Human Genetics

The Institute for Human Genetics, headed by Prof. Dr. Bernd Wollnik, offers human genetic counseling and diagnostics of genetic diseases based on the latest scientific findings and the newest technological methods. In various work groups and in the research division “Molecular Developmental Genetics”, a wide range of cutting-edge research is performed successfully, on topics such as deciphering the molecular mechanisms behind monogenic disorders, the mechanisms and therapy strategies for tumor diseases as well as important biological processes such as genomic (in)stability and its role in age-associated diseases.

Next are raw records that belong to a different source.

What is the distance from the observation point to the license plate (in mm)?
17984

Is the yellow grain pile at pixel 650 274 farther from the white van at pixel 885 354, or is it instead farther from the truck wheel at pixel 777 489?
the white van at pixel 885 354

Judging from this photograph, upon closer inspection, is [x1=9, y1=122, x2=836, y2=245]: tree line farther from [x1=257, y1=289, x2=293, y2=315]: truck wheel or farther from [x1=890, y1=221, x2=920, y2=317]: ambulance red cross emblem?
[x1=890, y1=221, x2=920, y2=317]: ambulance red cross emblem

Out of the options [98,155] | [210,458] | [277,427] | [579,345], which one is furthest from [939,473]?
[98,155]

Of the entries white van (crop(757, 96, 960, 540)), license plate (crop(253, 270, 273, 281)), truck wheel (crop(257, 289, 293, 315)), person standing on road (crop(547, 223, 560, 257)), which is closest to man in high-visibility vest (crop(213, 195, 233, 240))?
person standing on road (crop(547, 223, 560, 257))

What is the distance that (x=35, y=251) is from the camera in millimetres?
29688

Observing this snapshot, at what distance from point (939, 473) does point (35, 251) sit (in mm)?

With its outstanding expertise in research and diagnostics of rare diseases, the institute is also an important partner in the Center for Rare Diseases Göttingen (ZSEG).

Cardiac genetic counseling 

In cooperation with the Heart Center we offer specialized interdisciplinary cardiac genetic counseling to patients with congenital heart defects, clinically suspected genetic heart disease or familial genetic heart disease. In these counseling sessions, patients receive comprehensive information on genetics as well as molecular genetic diagnostics according to the newest scientific data. Our staff explains genetic aspects of the respective disease and clarifies important issues such as the cause and prognosis of the disease, individual risk as well as the likelihood of recurrence in future children.

The Institute for Human Genetics participates in the training of students of medicine, molecular medicine and other life sciences curricula. In addition, biological laboratory technicians receive training in the scope of the research carried out in this institute. Licensed physicians can also participate in further education to become specialists for human genetics. Biologists (B.Sc. and M.Sc.) may also participate in further education to become specialist human geneticists.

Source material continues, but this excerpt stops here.